======== Information shown

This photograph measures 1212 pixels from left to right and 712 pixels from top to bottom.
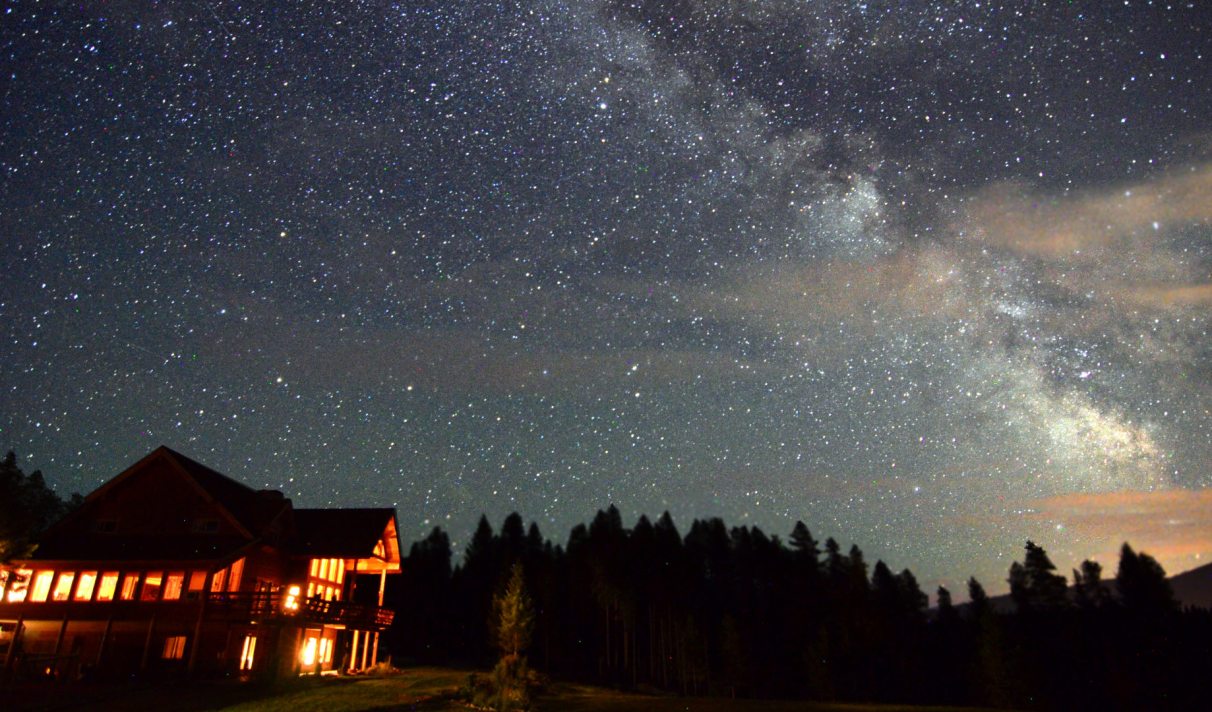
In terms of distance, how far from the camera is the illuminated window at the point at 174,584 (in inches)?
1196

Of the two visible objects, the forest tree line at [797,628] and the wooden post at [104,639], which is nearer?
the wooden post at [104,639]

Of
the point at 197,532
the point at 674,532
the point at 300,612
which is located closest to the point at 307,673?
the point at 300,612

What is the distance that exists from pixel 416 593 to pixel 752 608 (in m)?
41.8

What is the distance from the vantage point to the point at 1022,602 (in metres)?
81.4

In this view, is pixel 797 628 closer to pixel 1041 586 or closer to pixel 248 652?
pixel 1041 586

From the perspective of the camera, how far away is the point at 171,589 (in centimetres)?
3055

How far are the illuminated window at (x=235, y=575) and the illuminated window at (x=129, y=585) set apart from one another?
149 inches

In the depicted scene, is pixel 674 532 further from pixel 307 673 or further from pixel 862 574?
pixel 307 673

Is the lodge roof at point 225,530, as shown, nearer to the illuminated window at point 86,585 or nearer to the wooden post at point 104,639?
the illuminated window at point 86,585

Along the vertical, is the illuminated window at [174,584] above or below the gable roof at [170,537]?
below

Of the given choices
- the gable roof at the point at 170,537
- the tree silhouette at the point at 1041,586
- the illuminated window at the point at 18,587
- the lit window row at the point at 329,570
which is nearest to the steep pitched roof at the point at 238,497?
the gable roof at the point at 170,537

================
======== Information shown

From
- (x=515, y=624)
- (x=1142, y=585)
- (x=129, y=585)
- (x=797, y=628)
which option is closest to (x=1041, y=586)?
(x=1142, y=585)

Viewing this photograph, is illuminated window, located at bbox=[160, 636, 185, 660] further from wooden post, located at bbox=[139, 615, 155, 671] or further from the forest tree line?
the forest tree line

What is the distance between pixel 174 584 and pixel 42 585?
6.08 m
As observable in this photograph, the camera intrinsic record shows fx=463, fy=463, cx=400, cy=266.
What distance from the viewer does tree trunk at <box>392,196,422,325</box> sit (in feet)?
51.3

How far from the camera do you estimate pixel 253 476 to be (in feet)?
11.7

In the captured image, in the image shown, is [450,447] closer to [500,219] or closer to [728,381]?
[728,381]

================

◆ **The task**:
Pull out each line of the records above that contains the word "closer", and list those lines in their original order.

◆ **The solution**:
In this view, is pixel 797 628 closer to pixel 1041 586 or closer to pixel 248 652?
In the captured image, in the image shown, is [450,447] closer to [500,219] or closer to [728,381]?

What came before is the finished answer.